As others have also mentioned, not having the clause allows agents to charge a fee to re-new the contract. Funnily I came across a situation in the recent weeks where an agent (not me!) charged the landlord a fee when the tenant decided to stay on after the fixed term ended on a Statutory PT basis but without signing a new contract. Clever agent had it in their t&c's that they can charge the full 12 months commission upfront and an additional fee of £150+vat as if they had signed a new contract even if they did not! IMO, that's totally wrong and unacceptable !!!

by Puzzler

11:30 AM, 19th December 2020, About A year ago

So check your agreements very carefully....

by Annabel Blake

11:54 AM, 19th December 2020, About A year ago

Reply to the comment left by Prakash Tanna at 19/12/2020 - 10:54
That is a bit sneaky!
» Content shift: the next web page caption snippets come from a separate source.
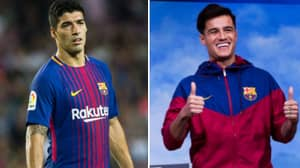 What Luis Suarez Personally Did For Coutinho Has Liverpool Fans Raging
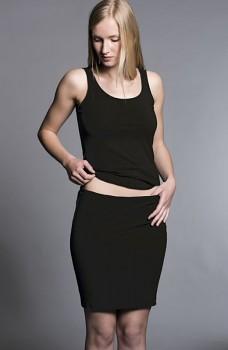 HempLine ISA dámská úpletová sukně z konopí a biobavlny - černá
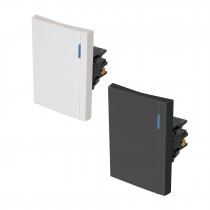 Interruptores sencillos, 3 módulos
I have found this discussion thread extremely useful, and I will definitely be asking my regular agents to include a clause about continuing as Contractual Periodic in future (while checking for sneaky clauses re fees).
It just goes to show: even after 20+ years as a Landlord, and various training courses attended, you go on learning ....

by Prakash Tanna

12:11 PM, 19th December 2020, About A year ago

Reply to the comment left by Annabel Blake at 19/12/2020 - 11:54
As humans, we must evolve and learn something new everyday! haha There's so much to take on and things change all the time. These threads are very useful and I too am learning all the time. It's great for us Landlords to share knowledge and experience and make the industry a better place for all. Thanks for taking them time to take part.

by Seething Landlord

1:45 AM, 20th December 2020, About A year ago

Reply to the comment left by Annabel Blake at 18/12/2020 - 17:40
I do not agree that a statutory periodic is a new tenancy each month. It is created by operation of law under the Housing Act if at the end of the fixed term the tenant remains in occupation. This happens only once and the tenancy continues until terminated by agreement or by a Court Order granting possession to the landlord.

by Prakash Tanna

2:27 AM, 20th December 2020, About A year ago

Reply to the comment left by David at 18/12/2020 - 17:19I agree with you. Sorry i missed that comment early. The SPT is created once at that moment in time when documents need to be served and most definitely does not create a new tenancy month on month.
That agent is telling porkies or is trying to mislead you sorry.

by Seething Landlord

8:13 AM, 20th December 2020, About A year ago

Reply to the comment left by Prakash Tanna at 20/12/2020 - 02:27Or the agent is genuinely under the misapprehension that a periodic tenancy renews monthly. There was a similar comment on another thread fairly recently - I seem to remember that at the time of the Superstrike case when nobody really knew what was going on there was speculation to that effect and it might be a hangover from then.